We recommend passing in the original resolution of the image. If the resolution approaches Mk1’s context budget, we recommend client-side preprocessing. Lower resolution can erode quality but may improve latency and reduce token counts.

Video preprocessing

Practical implications of the Video Token Counting spec above:
  • Sampler caps clip length to ~128 seconds: at target_fps = 2 and max_frames = 256, anything longer is truncated.

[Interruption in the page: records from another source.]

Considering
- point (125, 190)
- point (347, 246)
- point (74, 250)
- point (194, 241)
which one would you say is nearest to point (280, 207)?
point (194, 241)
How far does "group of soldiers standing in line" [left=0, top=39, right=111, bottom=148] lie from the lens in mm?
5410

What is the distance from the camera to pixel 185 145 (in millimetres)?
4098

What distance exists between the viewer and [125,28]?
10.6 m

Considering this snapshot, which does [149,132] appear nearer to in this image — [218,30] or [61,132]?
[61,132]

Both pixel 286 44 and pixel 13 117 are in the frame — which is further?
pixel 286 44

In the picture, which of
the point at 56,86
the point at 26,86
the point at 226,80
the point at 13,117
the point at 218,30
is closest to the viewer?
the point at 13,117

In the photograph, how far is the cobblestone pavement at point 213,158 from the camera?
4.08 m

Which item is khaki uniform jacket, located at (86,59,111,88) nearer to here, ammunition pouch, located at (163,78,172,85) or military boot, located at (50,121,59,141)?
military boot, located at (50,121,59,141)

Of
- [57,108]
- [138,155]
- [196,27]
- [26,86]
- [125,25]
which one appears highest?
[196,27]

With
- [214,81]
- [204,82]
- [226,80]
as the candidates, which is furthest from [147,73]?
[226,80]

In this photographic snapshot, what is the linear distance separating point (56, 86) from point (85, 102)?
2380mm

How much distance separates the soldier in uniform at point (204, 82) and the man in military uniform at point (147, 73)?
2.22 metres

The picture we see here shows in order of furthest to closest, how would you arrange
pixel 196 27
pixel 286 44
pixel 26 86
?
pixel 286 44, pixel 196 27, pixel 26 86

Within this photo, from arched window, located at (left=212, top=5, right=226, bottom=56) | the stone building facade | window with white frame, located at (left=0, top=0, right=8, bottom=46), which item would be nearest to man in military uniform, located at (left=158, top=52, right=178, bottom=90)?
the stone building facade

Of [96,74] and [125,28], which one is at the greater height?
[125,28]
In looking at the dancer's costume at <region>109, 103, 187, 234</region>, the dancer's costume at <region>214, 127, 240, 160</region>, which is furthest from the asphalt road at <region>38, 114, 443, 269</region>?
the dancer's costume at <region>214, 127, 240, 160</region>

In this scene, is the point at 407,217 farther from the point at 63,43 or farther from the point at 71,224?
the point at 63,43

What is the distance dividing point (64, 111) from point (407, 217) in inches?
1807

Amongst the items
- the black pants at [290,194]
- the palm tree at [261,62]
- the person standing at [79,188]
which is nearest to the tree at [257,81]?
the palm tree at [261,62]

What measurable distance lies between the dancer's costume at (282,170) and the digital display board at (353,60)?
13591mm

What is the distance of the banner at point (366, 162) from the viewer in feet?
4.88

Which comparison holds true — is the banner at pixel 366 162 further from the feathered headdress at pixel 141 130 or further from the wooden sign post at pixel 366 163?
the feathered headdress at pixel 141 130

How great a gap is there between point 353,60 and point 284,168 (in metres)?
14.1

  • Frames are smart-resized at the original aspect ratio so the total patch count across all sampled frames fits within max_patches_per_video = 131072. The more frames sampled, the lower each frame’s effective resolution.
For batch processing, consider pre-resizing all images to a consistent resolution to optimize both quality and cost at scale.